Start of Block

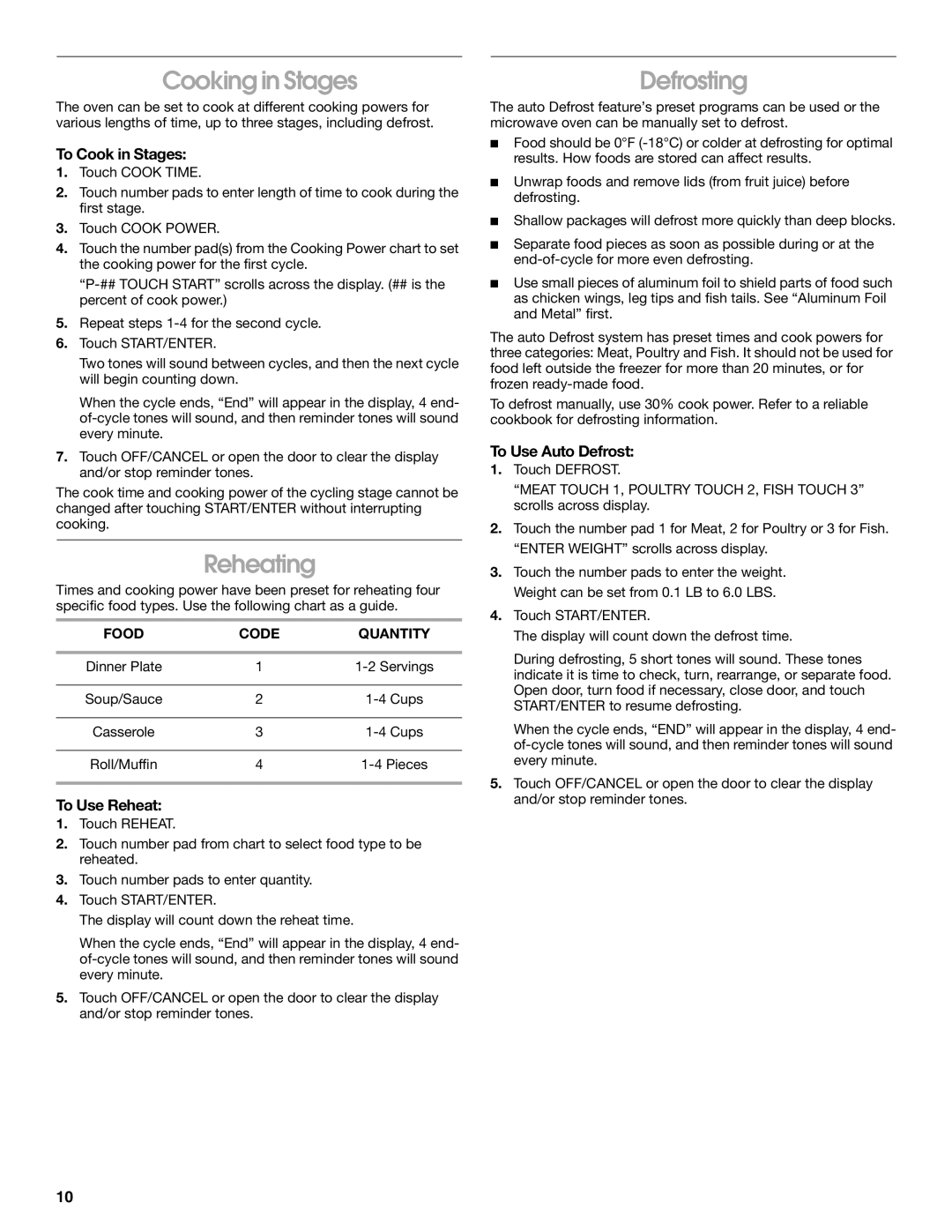 Whirlpool TMH14XL manual Cooking in Stages, Reheating, Defrosting 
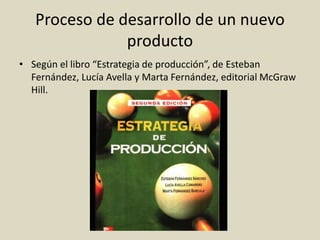 Proceso de desarrollo de un nuevo
producto
• Según el libro “Estrategia de producción”, de Esteban
Fernández, Lucía Avella y Marta Fernández, editorial McGraw
Hill.
 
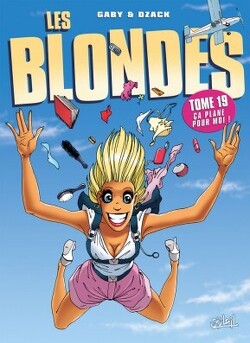 Couverture de Les Blondes, tome 19 : Ça plane pour moi !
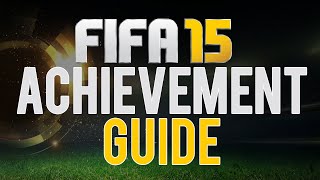 FIFA 15 ACHIEVEMENT GUIDE  EASY GAMERSCORE  TROPHIES  FIFA 15 ULTIMATE TEAM ACHIEVEMENTS [upl. by Reich414]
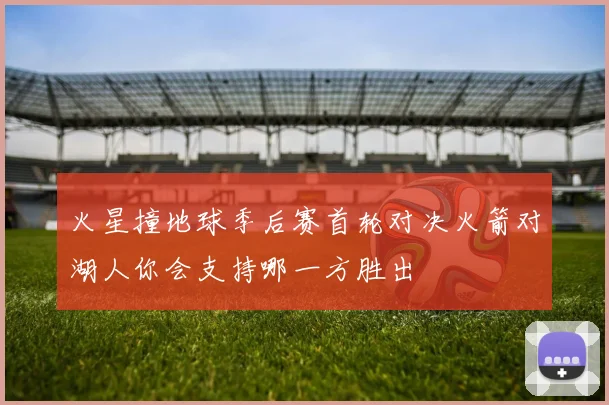 火星撞地球季后赛首轮对决火箭对湖人你会支持哪一方胜出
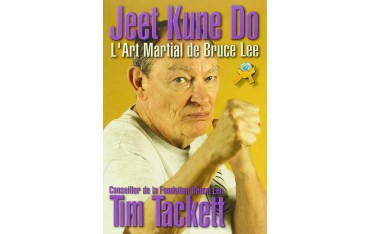Jeet Kune Do l'art martial de Bruce Lee - Tim Tackett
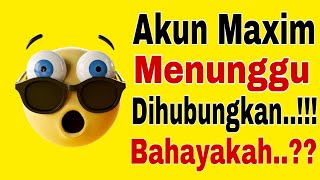 AKUN MAXIM MENUNGGU DIHUBUNGKAN...!! BAHAYAKAH..?? MAXIM OJEK ONLINE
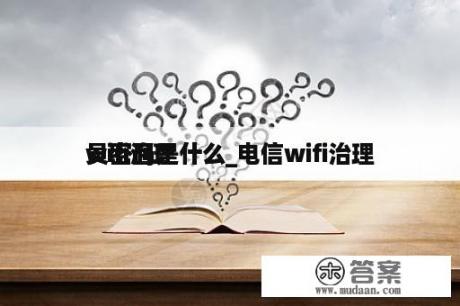 wifi治理
员密码是什么_电信wifi治理
员密码是什么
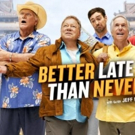 NBC to Premiere Comedy Event Series BETTER LATE THAN NEVER, 8/23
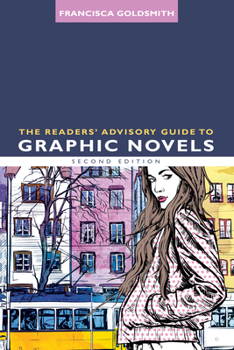Paperback The Readers' Advisory Guide to Graphic Novels Book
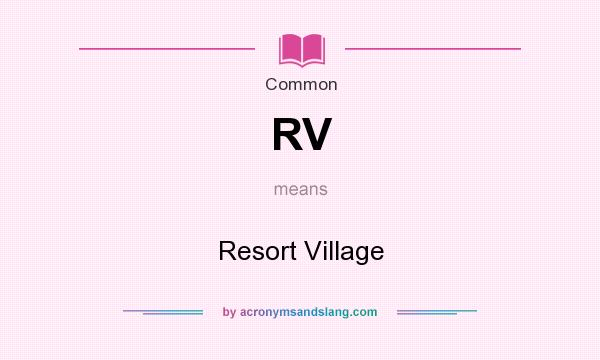 What does RV mean? It stands for Resort Village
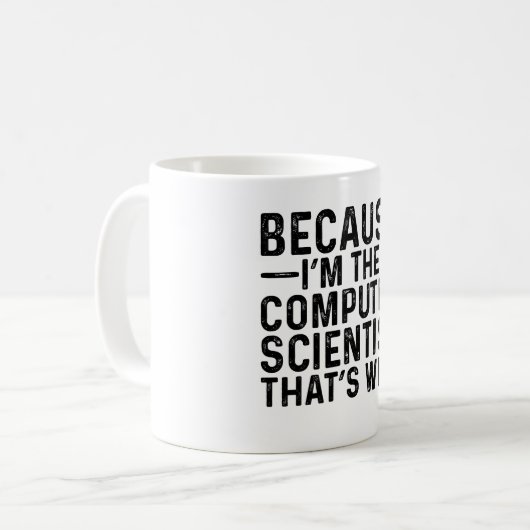 Mug Parce Que Je Suis L'Informaticien C'Est Pourquoi (Devant gauche)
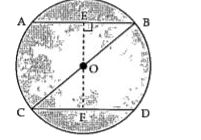 In the given figure, BOC is a diameter of a circle with centre O. If AB and CD are two chords such that AB = CD. If AB = 10 cm, then CD = ?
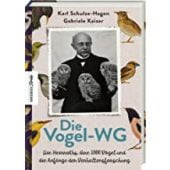 Die Vogel-WG, Heinroth, Oskar/Schulze-Hagen, Karl/Kaiser, Gabriele, Knesebeck Verlag, EAN/ISBN-13: 9783957283955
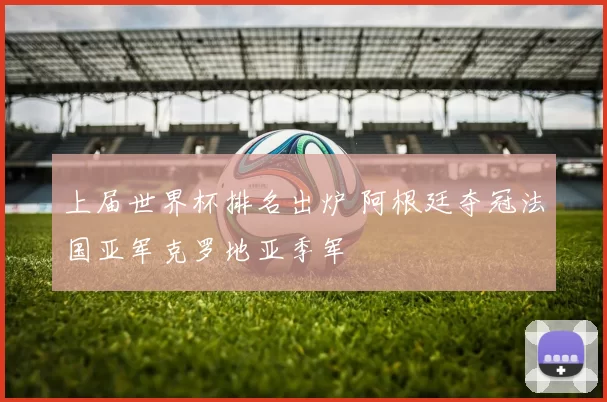 上届世界杯排名出炉 阿根廷夺冠法国亚军克罗地亚季军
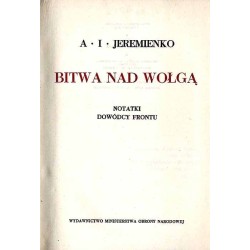 Bitwa nad Wołgą. Notatki dowódcy frontu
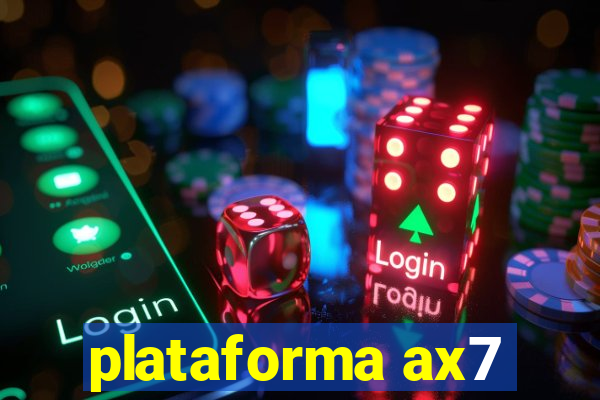 plataforma ax7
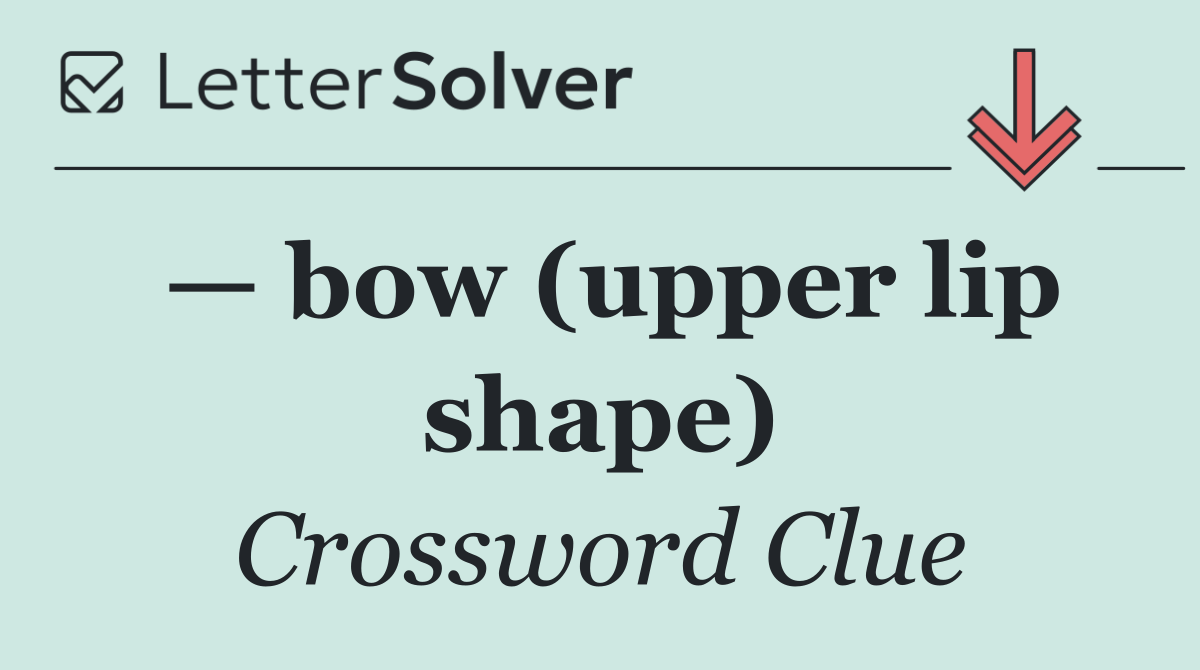 — bow (upper lip shape)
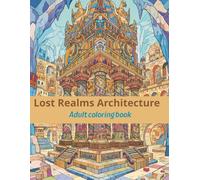 Lost Realms Architecture: An Adult Coloring Book Featuring Intricate Temples, Majestic Ruins, and Forgotten Cities from Ancient Civilizations (Lost Civilizations & Ancient Worlds)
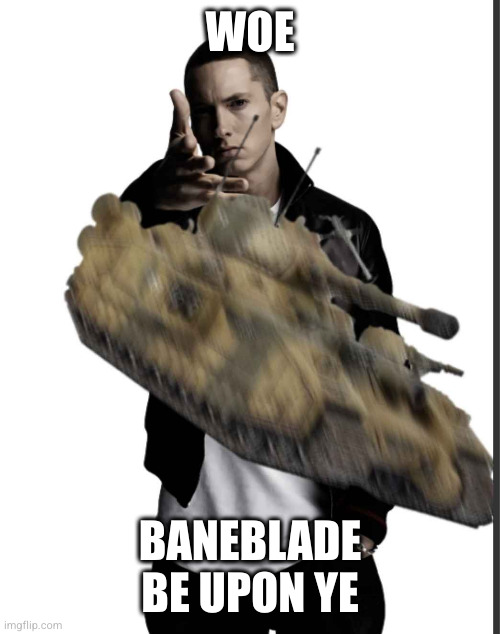 WOE; BANEBLADE BE UPON YE | made w/ Imgflip meme maker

End of Block

Leaving out any pictures, write the records above out exactly as they are.

 Whirlpool TMH14XL manual Cooking in Stages, Reheating, Defrosting 
 Proceso de desarrollo de un nuevo
producto
• Según el libro “Estrategia de producción”, de Esteban
Fernández, Lucía Avella y Marta Fernández, editorial McGraw
Hill.
 
 Couverture de Les Blondes, tome 19 : Ça plane pour moi !
 FIFA 15 ACHIEVEMENT GUIDE  EASY GAMERSCORE  TROPHIES  FIFA 15 ULTIMATE TEAM ACHIEVEMENTS [upl. by Reich414]
 火星撞地球季后赛首轮对决火箭对湖人你会支持哪一方胜出
Jeet Kune Do l'art martial de Bruce Lee - Tim Tackett
 AKUN MAXIM MENUNGGU DIHUBUNGKAN...!! BAHAYAKAH..?? MAXIM OJEK ONLINE
 wifi治理
员密码是什么_电信wifi治理
员密码是什么
 NBC to Premiere Comedy Event Series BETTER LATE THAN NEVER, 8/23
Paperback The Readers' Advisory Guide to Graphic Novels Book
 What does RV mean? It stands for Resort Village
 Mug Parce Que Je Suis L'Informaticien C'Est Pourquoi (Devant gauche)
 In the given figure, BOC is a diameter of a circle with centre O. If AB and CD are two chords such that AB = CD. If AB = 10 cm, then CD = ?
 Die Vogel-WG, Heinroth, Oskar/Schulze-Hagen, Karl/Kaiser, Gabriele, Knesebeck Verlag, EAN/ISBN-13: 9783957283955
 上届世界杯排名出炉 阿根廷夺冠法国亚军克罗地亚季军
 Bitwa nad Wołgą. Notatki dowódcy frontu
 plataforma ax7
 — bow (upper lip shape)
 Lost Realms Architecture: An Adult Coloring Book Featuring Intricate Temples, Majestic Ruins, and Forgotten Cities from Ancient Civilizations (Lost Civilizations & Ancient Worlds)
 WOE; BANEBLADE BE UPON YE | made w/ Imgflip meme maker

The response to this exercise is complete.